Coupling and Acceleration of Externally Injected Electron Beams in Laser-Driven Plasma Wakefields

TL;DR

This paper explores how external electron beams can be effectively injected and accelerated in multi-stage laser wakefield accelerators, analyzing physical processes and key parameters through simulations to improve beam quality and accelerator design.

Contribution

It offers a detailed investigation of external beam injection and acceleration in multi-stage LWFA, highlighting the effects of off-axis injection and identifying parameters critical for optimizing beam quality.

Findings

Injection parameters significantly affect beam charge and quality.

Off-axis injection influences acceleration efficiency and beam divergence.

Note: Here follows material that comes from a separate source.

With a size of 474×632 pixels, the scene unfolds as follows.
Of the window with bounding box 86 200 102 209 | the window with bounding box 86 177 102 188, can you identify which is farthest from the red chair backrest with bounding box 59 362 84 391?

Identified key factors for optimizing multi-stage LWFA performance.

Abstract

The multi-stage method of laser wakefield acceleration (LWFA) presents a promising approach for developing stable, full-optical, high-energy electron accelerators. By segmenting the acceleration process into several booster stages, each powered by independent laser drivers, this technique effectively mitigates challenges such as electron dephasing, pump depletion, and laser diffraction. A critical aspect of multi-stage LWFA is the nonlinear interaction between the injected electron beam and the laser-driven wakefields in the booster stage. This study investigates the injection and acceleration of external electron beams within wakefields in the booster stage using multi-dimensional Particle-In-Cell (PIC) simulations. We provide both qualitative and quantitative descriptions of the observed physical processes. Key parameters influencing charge coupling process and the resultant beam quality have been identified. Furthermore, we have examined how off-axis injection relative to the driver laser influences the acceleration process and beam quality. Our findings provide valuable insights for advancing and optimizing multi-stage plasma-based accelerators.